Partially Supervised Named Entity Recognition via the Expected Entity Ratio Loss
This addresses the issue of partially supervised NER for NLP practitioners by enabling effective learning with incomplete annotations, representing a strong specific gain rather than a broad paradigm shift.
The paper tackles the problem of learning named entity recognizers with missing entity annotations by proposing the Expected Entity Ratio loss, achieving significant performance gains such as +12.7 and +2.3 F1 score improvements over previous state-of-the-art methods in a challenging setting with only 1,000 biased annotations across 7 datasets.

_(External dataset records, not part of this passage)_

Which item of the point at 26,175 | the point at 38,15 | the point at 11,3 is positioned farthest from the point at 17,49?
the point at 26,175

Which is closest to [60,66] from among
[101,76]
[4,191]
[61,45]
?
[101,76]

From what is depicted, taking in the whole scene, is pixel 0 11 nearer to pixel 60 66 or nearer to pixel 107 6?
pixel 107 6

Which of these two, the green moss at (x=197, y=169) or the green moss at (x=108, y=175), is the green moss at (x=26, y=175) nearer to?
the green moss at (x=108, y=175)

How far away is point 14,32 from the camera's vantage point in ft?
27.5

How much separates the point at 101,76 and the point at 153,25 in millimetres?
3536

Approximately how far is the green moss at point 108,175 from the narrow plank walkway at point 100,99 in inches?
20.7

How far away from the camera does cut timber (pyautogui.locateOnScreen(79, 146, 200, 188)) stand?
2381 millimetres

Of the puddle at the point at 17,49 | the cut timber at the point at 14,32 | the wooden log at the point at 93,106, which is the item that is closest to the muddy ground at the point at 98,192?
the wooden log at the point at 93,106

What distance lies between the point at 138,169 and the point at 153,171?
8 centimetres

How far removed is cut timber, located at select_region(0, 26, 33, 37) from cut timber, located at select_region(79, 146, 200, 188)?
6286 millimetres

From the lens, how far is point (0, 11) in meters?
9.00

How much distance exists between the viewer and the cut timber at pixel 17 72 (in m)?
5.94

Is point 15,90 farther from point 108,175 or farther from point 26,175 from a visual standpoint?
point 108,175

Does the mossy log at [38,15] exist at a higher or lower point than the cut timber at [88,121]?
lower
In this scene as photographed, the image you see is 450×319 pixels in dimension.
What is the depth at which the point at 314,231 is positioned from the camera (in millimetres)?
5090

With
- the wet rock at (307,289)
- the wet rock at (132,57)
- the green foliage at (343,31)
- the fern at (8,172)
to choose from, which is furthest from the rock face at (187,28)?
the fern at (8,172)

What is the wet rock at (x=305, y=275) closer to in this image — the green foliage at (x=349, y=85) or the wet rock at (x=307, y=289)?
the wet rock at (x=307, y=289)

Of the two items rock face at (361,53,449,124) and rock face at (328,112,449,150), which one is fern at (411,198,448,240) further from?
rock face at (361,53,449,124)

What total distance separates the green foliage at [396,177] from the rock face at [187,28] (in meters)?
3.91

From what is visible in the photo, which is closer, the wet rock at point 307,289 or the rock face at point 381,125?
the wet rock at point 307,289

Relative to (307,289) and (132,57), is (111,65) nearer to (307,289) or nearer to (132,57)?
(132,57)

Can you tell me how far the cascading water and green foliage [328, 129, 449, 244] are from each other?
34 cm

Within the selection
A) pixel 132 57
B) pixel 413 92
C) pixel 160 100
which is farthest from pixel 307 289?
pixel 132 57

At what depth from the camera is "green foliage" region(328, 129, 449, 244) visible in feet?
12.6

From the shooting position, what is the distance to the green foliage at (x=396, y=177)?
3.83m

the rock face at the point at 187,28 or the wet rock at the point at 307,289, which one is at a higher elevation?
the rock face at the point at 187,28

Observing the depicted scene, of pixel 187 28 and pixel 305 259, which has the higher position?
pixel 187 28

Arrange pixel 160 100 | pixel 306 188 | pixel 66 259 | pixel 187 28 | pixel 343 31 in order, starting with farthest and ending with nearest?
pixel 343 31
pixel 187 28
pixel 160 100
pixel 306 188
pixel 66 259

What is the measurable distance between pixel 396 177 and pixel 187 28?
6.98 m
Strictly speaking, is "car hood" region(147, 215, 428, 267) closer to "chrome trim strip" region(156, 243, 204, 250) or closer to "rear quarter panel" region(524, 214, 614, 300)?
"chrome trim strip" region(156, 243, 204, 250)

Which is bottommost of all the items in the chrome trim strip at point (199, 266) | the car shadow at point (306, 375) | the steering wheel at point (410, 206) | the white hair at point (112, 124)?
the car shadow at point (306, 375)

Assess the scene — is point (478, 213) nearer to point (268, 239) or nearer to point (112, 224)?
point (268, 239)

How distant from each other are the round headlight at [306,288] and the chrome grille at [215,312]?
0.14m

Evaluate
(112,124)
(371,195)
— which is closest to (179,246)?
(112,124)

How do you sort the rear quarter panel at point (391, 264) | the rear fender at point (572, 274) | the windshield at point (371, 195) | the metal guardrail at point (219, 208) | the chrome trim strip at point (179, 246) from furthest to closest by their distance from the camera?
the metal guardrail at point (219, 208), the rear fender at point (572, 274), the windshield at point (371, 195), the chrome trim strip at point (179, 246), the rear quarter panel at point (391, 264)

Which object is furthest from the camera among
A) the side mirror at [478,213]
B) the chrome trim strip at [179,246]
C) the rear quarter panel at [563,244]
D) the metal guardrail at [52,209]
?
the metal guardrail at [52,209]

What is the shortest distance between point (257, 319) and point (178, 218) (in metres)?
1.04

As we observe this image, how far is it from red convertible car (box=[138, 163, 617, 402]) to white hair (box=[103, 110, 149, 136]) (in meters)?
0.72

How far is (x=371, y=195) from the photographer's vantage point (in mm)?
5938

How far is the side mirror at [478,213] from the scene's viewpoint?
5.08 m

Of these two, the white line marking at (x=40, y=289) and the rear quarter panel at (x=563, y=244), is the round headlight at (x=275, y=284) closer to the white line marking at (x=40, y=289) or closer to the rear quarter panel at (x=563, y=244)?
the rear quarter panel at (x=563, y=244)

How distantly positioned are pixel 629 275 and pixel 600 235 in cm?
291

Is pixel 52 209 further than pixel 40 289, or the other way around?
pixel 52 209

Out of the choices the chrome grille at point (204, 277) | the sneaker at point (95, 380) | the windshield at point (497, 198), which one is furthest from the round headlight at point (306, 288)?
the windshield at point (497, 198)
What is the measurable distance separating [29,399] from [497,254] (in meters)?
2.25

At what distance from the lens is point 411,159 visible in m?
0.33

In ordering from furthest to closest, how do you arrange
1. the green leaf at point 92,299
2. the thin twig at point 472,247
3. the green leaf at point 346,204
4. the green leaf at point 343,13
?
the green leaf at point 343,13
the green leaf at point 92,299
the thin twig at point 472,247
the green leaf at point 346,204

We study learning named entity recognizers in the presence of missing entity annotations. We approach this setting as tagging with latent variables and propose a novel loss, the Expected Entity Ratio, to learn models in the presence of systematically missing tags. We show that our approach is both theoretically sound and empirically useful. Experimentally, we find that it meets or exceeds performance of strong and state-of-the-art baselines across a variety of languages, annotation scenarios, and amounts of labeled data. In particular, we find that it significantly outperforms the previous state-of-the-art methods from Mayhew et al. (2019) and Li et al. (2021) by +12.7 and +2.3 F1 score in a challenging setting with only 1,000 biased annotations, averaged across 7 datasets. We also show that, when combined with our approach, a novel sparse annotation scheme outperforms exhaustive annotation for modest annotation budgets.